>> start MATERIAL SUPPLIED

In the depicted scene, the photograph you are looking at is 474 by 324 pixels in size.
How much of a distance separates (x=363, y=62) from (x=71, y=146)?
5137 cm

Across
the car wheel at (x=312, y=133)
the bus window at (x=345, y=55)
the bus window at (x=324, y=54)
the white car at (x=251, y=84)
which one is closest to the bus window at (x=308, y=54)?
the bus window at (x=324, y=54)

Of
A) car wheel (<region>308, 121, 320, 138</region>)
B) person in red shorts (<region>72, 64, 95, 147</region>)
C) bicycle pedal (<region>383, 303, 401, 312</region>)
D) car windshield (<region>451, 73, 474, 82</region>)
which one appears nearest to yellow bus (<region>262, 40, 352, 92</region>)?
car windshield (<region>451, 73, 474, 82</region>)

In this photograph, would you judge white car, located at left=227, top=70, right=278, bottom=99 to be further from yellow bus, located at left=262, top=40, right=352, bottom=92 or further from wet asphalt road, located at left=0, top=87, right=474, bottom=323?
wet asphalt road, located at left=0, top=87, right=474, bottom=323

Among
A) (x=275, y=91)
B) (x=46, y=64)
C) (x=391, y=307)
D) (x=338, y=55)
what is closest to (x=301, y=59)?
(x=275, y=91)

>> end MATERIAL SUPPLIED
>> start MATERIAL SUPPLIED

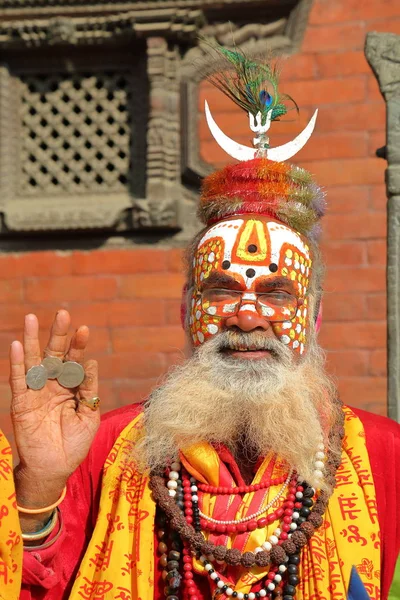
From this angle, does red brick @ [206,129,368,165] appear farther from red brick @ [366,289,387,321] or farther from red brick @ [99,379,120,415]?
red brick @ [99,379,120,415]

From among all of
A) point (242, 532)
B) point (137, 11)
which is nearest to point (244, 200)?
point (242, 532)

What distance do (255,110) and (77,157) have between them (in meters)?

>> end MATERIAL SUPPLIED
>> start MATERIAL SUPPLIED

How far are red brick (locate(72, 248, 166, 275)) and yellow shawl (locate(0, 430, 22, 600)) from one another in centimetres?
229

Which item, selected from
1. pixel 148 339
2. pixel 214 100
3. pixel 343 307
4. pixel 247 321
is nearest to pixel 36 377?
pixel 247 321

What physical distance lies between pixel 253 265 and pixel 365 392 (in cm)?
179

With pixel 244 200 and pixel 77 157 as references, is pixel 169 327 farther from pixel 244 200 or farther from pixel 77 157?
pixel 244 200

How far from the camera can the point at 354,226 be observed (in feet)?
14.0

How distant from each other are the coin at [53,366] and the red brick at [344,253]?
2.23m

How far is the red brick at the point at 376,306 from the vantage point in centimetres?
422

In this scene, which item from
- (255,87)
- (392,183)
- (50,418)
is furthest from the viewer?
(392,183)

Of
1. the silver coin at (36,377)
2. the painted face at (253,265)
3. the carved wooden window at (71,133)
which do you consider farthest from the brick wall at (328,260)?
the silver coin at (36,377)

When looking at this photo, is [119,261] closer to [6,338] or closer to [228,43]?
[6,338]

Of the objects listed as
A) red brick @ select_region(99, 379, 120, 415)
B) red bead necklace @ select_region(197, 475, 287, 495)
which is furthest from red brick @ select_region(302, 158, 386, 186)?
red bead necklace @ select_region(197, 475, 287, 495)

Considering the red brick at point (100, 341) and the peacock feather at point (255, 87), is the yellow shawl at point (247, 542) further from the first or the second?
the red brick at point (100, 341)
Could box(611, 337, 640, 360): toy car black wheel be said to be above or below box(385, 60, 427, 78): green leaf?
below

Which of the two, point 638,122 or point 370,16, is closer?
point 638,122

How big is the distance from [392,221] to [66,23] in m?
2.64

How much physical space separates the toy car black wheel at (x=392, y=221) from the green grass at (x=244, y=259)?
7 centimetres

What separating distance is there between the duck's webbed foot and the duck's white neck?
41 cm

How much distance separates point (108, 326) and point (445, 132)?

>> end MATERIAL SUPPLIED

**REQUIRED TASK**
Locate every line in the entries above that contains the word "below", and copy each of those lines in full.

**TASK RESULT**
Could box(611, 337, 640, 360): toy car black wheel be said to be above or below box(385, 60, 427, 78): green leaf?
below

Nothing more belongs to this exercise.